Miscellany: 10/14/14

Quote of the Day
Consider the past and you shall know the future.
Chinese Proverb

Barry Obama's Misguided Military Ebola Mission In West Africa



Public Teacher Union Pension and Other Scams

From Reason:
Writing at Forbes, OpentheBooks.com founder Adam Andrzejewski explains that in 2012, Illinois reformed its particularly loose public-pension rules specifically to squeeze out a lot of recipients who shouldn't really have qualified for taxpayer-funded retirements. The new law specifically came about after news leaked that two teachers-union lobbyists, Stephen Preckwinkle and David Piccioli, had managed to get pensions worth more than $1 million after substitute teaching for just one day apiece.



A Comment on the Idiocy of Economic Warfare: Sanctions, Boycotts, Shunnings, Etc.

I do not support economic sanctions against Cuba, Iran, etc. I don't think they're very effective; there are often ways for middlemen to arbitrage in a black market, etc., and the real damage is often collateral damage to the struggling population of the target nation.

Left-wing groups often target companies whose founders are associated with the  politically correct, "wrong" cause, e.g., Chick-Fil-A over "gay marriage" and Domino's Pizza over pro-life founder Tom Monaghan (who sold Domino's in 1998 and no longer has a prominent role at the company). There was the BP boycott over the 2010 Gulf of Mexico disaster, and the recent kerfuffle over former Clippers' owner Donald Sterling, singled out over some leaked controversial comments to his then mistress.

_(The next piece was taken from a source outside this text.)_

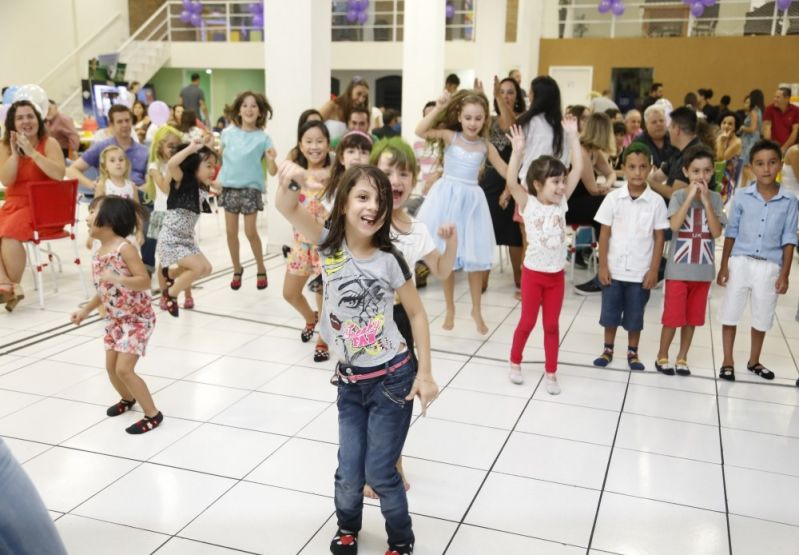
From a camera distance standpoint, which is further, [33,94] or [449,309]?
[33,94]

I  generally dislike boycotts, shunnings, etc., because I think they're very crude weapons, they are arbitrary, and they hurt the wrong people. If I'm sufficiently annoyed, I'll engage in a counter-boycott. For a while in 2010, I reported in the blog I decided to buy exclusively BP gasoline, because the station owners held franchises and had no part in the 2010 tragedy--and that one disaster was not typical of BP's drilling operations. BP paid a stiff price for the accident, and so did BP's stockholders, many of them senior citizens on limited income, facing Draconian dividend cuts and capital losses. The last time I checked, BP stock was still selling at a far lower P/E ratio than its competitors. Consumers would not be better served by fewer competitors in the energy sector. Trying to cripple a company that needed cash flow to remedy ecological damages was, at best dubious and potentially could have led to the taxpayers having to fund the cleanup. Now I can't force other consumers to buy BP products any more than I can convince teenage boys to date available nice, sweet girls. People are entitled to make their own consumer decisions for any or no reasons, and the "real" reason can be anonymous.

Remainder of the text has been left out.